Text block

________________________

United States District Court, N.D. Mississippi, Greenville Division

October 29, 2018




         This matter comes before the court on the motion of Harvey Andre Franklin, Sr., through counsel, to vacate, set aside, or correct his sentence under 28 U.S.C. § 2255. The government has responded to the motion; Franklin has replied, and the matter is ripe for resolution. For the reasons set forth below, the instant motion to vacate, set aside, or correct sentence will be denied.

         Habeas Corpus Relief Under 28 U.S.C. § 2255

         The writ of habeas corpus, a challenge to the legal authority under which a person may be detained, is ancient. Duker, The English Origins of the Writ of Habeas Corpus: A Peculiar Path to Fame, 53 N.Y.U.L.Rev. 983 (1978); Glass, Historical Aspects of Habeas Corpus, 9 St. John's L.Rev. 55 (1934). It is “perhaps the most important writ known to the constitutional law of England, ” Secretary of State for Home Affairs v. O'Brien, A.C. 603, 609 (1923), and it is equally significant in the United States. Article I, § 9, of the Constitution ensures that the right of the writ of habeas corpus shall not be suspended, except when, in the case of rebellion or invasion, public safety may require it. Habeas Corpus, 20 Fed. Prac. & Proc. Deskbook § 56. Its use by the federal courts was authorized in Section14 of the Judiciary Act of 1789. Habeas corpus principles developed over time in both English and American common law have since been codified:

         The statutory provisions on habeas corpus appear as sections 2241 to 2255 of the

1948 Judicial Code. The recodification of that year set out important procedural limitations and additional procedural changes were added in 1966. The scope of the writ, insofar as the statutory language is concerned, remained essentially the same, however, until 1996, when Congress enacted the Antiterrorism and Effective Death Penalty Act, placing severe restrictions on the issuance of the writ for state prisoners and setting out special, new habeas corpus procedures for capital cases. The changes made by the 1996 legislation are the end product of decades of debate about habeas corpus.

________________________

What to do
A. List every year mentioned in the court opinion's discussion of habeas corpus, from the heading "Habeas Corpus Relief Under 28 U.S.C. § 2255" onward, with each year given only once.
B. Set down word for word the part of the court opinion that opens with the words containing "1948 Judicial Code." and closes with "about habeas corpus.".
The material that follows comes from a separate source.

The data
________________________

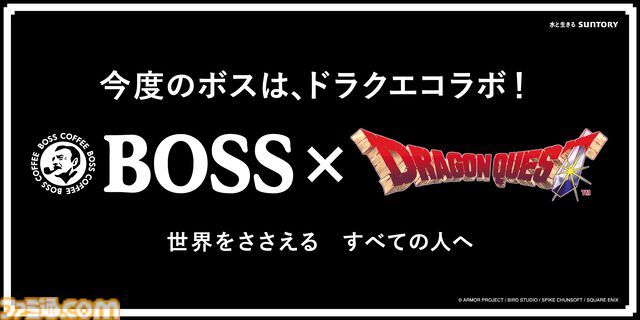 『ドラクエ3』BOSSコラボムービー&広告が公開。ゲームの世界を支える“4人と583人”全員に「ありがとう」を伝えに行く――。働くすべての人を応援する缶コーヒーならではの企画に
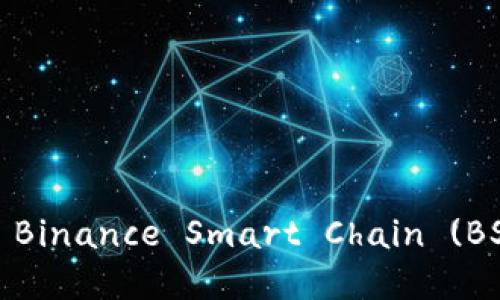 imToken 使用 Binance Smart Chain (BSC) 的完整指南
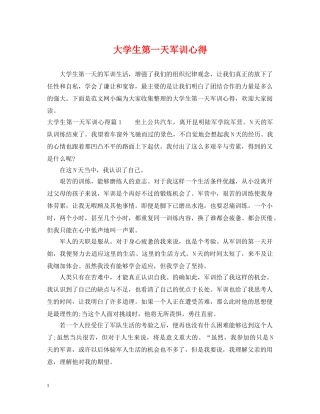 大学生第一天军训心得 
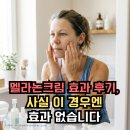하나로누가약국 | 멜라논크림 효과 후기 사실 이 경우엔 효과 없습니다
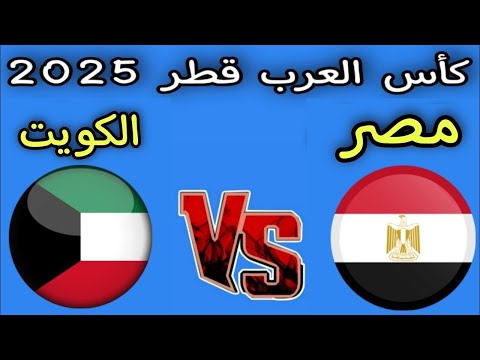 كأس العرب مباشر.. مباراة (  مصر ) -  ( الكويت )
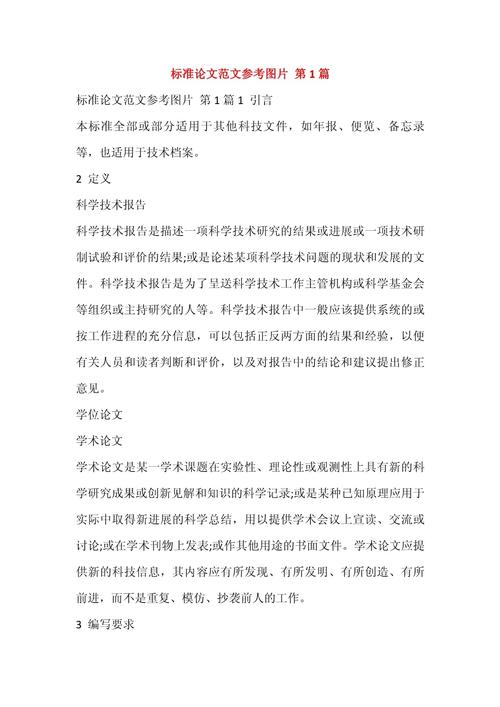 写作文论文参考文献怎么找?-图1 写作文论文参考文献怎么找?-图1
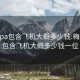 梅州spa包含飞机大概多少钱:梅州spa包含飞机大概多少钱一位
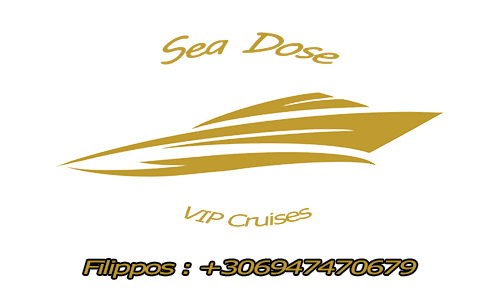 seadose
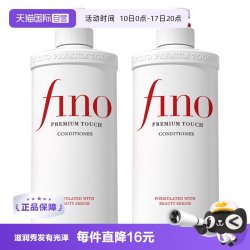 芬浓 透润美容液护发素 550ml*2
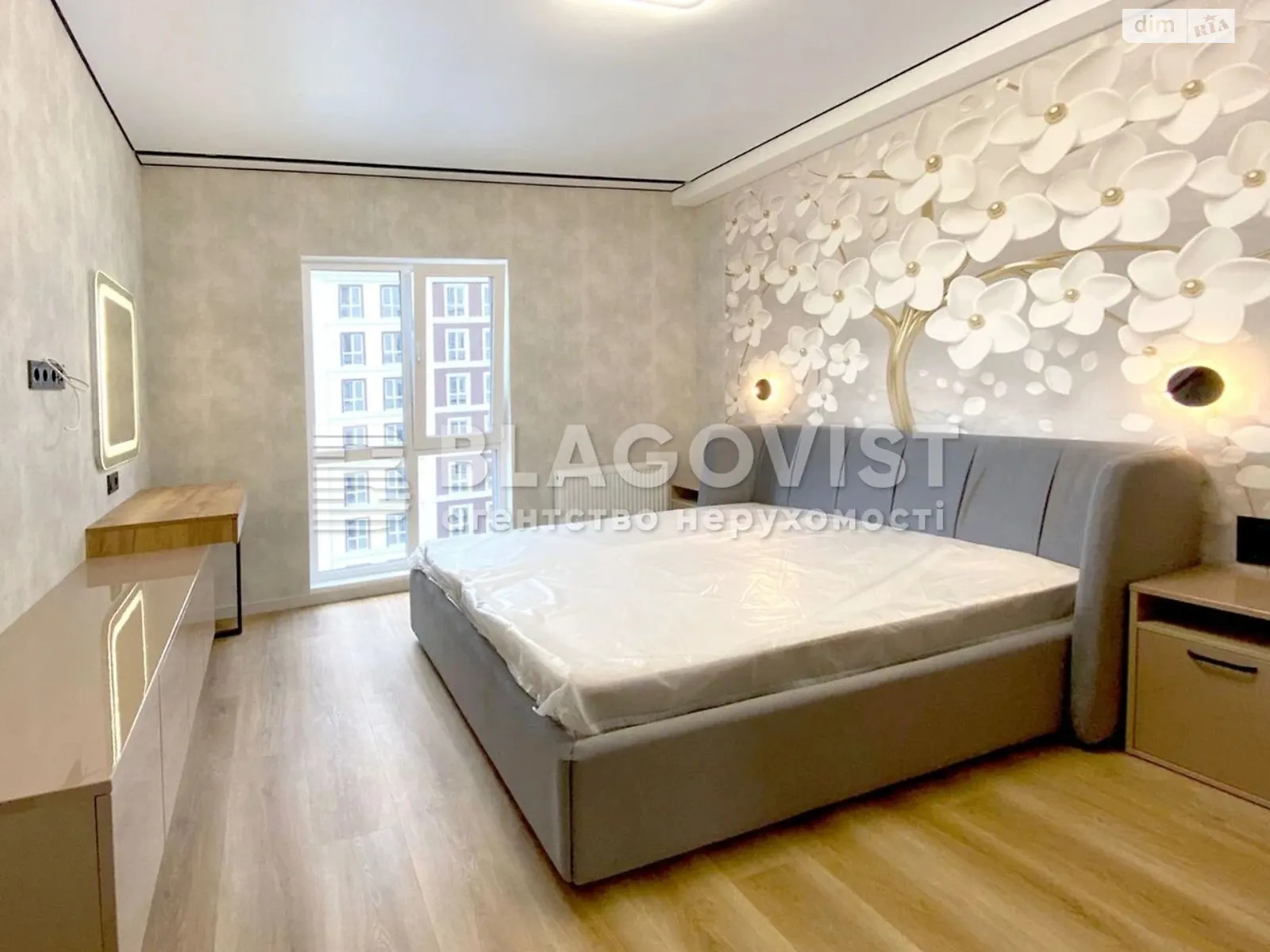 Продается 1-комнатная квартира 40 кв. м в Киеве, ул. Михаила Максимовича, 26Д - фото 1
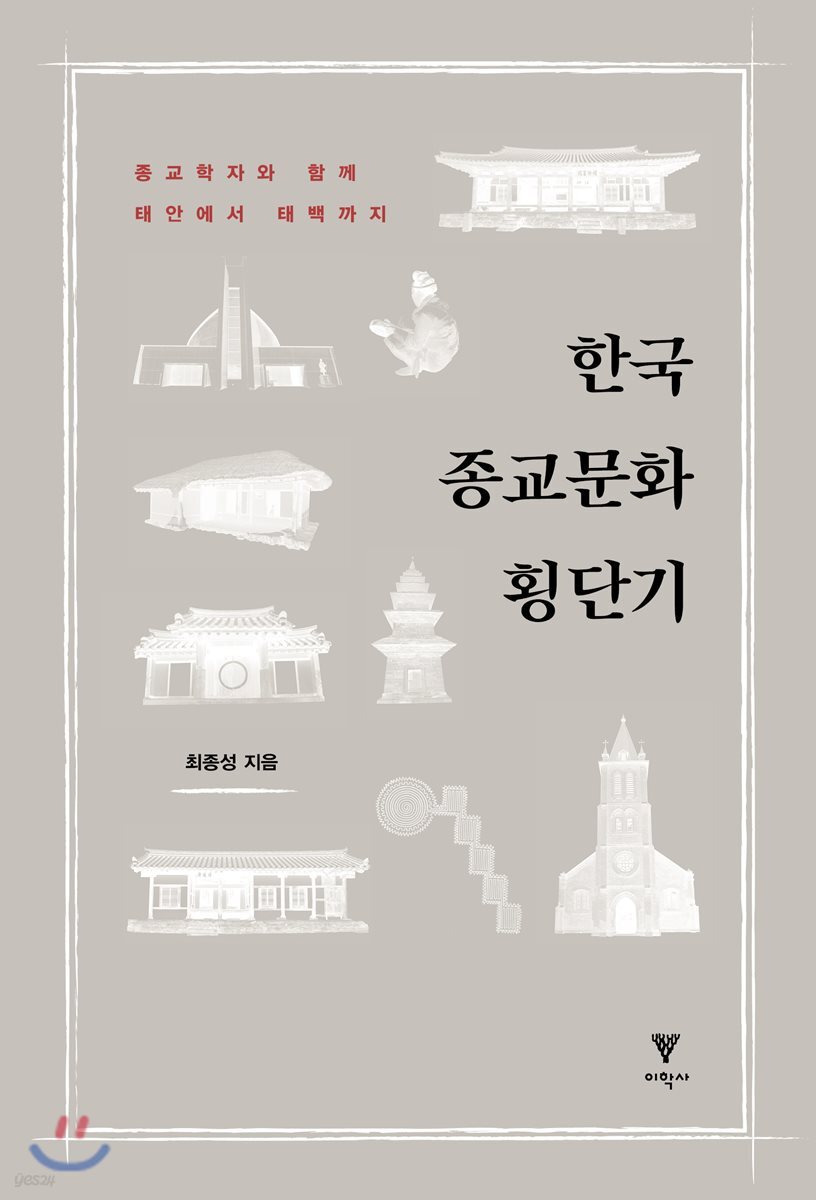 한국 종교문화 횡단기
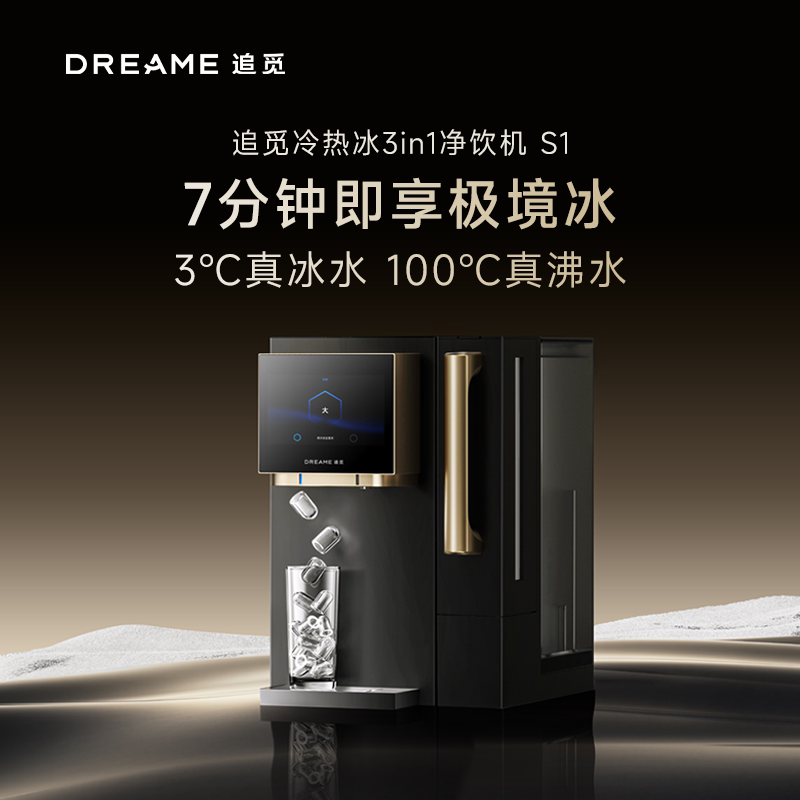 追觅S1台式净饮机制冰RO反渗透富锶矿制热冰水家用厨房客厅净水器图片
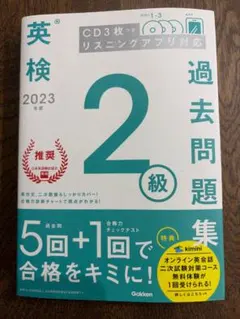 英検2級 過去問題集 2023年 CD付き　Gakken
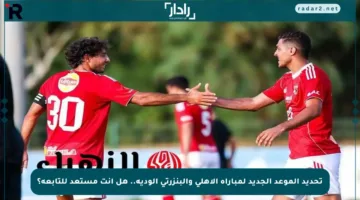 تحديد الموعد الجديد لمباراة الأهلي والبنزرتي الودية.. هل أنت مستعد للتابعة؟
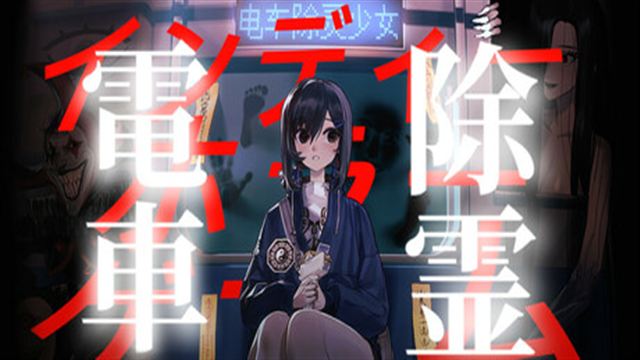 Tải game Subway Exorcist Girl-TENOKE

________________________

Per-task answers
A. 1978, 1934, 1923, 1789, 1948, 1966, 1996

B.
1948 Judicial Code. The recodification of that year set out important procedural limitations and additional procedural changes were added in 1966. The scope of the writ, insofar as the statutory language is concerned, remained essentially the same, however, until 1996, when Congress enacted the Antiterrorism and Effective Death Penalty Act, placing severe restrictions on the issuance of the writ for state prisoners and setting out special, new habeas corpus procedures for capital cases. The changes made by the 1996 legislation are the end product of decades of debate about habeas corpus.